As Ana Blaskovic/Poslovni Dnevnik writes, the World Bank expects that Croatian growth in terms of the economy will accelerate to three percent in 2024. According to them, this will primarily be a result of the spillover of positive developments from 2023, strengthening external demand and a more expansive fiscal policy. The Croatian economy does continue to show resilience, and with GDP growth of 2.8 percent in 2023, it remained far above the European Union (EU) average.

This is mainly a consequence of the fast-growing tourism sector and a strong inflow of funds from the EU, a stimulating fiscal policy, a strong labour market and a large inflow of workers’ remittances from abroad. All of this rapidly stimulated stable growth in terms of personal consumption, according to the World Bank’s report on emerging and developing countries across Europe and Central Asia.

Croatian growth: real income

“In addition to all of the above, Croatian growth will be stimulated by a relatively high share of companies reporting labour shortages and large wage increases. That will further contribute to real income growth. Inflation will continue to decline and gradually approach the ECB’s target level of almost 2 percent by early 2025, but risks do and will continue to remain due to the pressures placed on wage growth,” the World Bank pointed out.

They predict that economic activity in emerging and developing markets across the Europe and Central Asia region will probably slow down this year. This is because the overall weak global economy, a tighter monetary policy, the slowdown of the Chinese economy and lower commodity prices will reduce the prospects for its growth.

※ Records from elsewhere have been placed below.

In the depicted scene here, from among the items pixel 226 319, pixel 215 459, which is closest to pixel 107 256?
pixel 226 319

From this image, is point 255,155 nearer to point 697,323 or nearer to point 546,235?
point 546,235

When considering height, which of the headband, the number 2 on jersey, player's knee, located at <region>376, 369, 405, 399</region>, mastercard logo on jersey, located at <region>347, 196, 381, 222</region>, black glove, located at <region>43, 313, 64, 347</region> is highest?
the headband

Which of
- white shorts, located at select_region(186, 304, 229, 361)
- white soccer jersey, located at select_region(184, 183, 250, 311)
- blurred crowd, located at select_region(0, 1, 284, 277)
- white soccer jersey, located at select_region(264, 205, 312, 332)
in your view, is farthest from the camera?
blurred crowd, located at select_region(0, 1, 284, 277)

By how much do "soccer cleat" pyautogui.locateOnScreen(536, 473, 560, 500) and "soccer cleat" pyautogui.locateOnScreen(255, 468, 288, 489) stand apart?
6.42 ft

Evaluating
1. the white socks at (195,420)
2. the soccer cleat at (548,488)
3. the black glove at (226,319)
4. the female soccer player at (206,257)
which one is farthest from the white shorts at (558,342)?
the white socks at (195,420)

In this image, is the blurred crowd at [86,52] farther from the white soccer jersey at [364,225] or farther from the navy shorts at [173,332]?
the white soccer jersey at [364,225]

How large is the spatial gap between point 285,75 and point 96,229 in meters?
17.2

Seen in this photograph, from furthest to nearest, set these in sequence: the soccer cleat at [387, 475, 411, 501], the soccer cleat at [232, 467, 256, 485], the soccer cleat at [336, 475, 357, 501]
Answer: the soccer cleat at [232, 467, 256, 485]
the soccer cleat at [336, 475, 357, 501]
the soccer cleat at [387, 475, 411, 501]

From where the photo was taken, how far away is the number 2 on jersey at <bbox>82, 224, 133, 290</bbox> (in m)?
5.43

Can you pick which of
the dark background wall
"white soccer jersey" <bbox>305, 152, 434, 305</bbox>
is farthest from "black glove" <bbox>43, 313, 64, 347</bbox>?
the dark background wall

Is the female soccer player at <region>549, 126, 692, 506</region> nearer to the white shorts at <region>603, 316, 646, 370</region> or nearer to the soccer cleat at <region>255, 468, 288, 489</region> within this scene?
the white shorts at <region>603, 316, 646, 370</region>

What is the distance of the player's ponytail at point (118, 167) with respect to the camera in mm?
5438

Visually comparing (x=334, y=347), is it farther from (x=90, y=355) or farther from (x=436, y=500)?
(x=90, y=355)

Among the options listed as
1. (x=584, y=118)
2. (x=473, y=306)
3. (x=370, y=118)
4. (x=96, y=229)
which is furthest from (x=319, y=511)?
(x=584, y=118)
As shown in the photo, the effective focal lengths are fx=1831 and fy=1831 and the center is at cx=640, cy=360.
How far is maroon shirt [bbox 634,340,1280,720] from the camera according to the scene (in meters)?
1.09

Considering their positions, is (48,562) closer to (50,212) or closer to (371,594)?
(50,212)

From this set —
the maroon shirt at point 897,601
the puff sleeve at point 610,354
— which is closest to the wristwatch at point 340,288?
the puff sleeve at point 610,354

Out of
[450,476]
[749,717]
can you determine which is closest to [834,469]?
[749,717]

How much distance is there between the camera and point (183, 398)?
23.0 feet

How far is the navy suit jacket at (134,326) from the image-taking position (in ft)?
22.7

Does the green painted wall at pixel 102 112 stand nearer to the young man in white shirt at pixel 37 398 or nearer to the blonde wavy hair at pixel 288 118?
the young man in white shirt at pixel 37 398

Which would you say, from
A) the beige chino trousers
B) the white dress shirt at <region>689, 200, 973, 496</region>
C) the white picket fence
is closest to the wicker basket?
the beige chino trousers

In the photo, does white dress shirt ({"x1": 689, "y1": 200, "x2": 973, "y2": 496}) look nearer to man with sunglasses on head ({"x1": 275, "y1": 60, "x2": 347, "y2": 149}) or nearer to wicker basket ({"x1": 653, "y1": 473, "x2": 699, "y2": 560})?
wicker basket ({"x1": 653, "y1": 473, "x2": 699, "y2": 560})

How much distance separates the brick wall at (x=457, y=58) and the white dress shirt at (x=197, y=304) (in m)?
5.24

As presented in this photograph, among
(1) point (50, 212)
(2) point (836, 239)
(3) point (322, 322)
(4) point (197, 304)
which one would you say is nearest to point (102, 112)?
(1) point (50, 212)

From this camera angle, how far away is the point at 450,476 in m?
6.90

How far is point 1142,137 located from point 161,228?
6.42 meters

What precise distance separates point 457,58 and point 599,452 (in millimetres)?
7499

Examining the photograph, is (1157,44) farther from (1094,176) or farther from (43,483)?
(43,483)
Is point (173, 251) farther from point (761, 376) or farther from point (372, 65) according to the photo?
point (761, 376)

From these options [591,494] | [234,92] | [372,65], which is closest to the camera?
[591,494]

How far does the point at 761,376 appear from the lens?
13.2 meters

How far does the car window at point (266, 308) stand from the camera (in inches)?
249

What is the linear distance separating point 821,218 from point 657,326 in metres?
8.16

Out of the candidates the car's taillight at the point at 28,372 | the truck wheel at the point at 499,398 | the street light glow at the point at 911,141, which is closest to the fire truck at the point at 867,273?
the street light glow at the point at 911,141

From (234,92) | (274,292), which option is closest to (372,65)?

“Growth in the region is likely to slow to 2.8 percent this year after a substantial increase to 3.3 percent in 2023 as the economies of Russia and war-torn Ukraine begin to grow again. It’s also owing to a considerably stronger recovery across Central Asia,” the World Bank said.

inflation slowdown

Across emerging and developing markets in the Europe and Central Asia region, inflation decreased more quickly than expected. This was primarily owing to a sharp drop in energy and food prices. Median annual inflation in the region had decreased from 15 percent back in early 2023 to 4.2 percent by February 2024. Regardless, the 2022 cost-of-living crisis continues to affect households regardless of the fact that real income increased last year, they noted.

When it comes to individual countries, the World Bank expects Ukraine’s recovery to slow to 3.2 percent this year, from 4.8 percent in 2023, as a reflection of a weaker harvest and continued labour shortage. They also noted that Ukraine’s economic prospects currently largely depend on donor support and the duration of the war.

According to recent estimates by the World Bank and partner institutions, the cost of reconstruction and recovery of Ukraine has increased to 486 billion USD, which is more than twice the size of its pre-war economy in 2021, it was pointed out.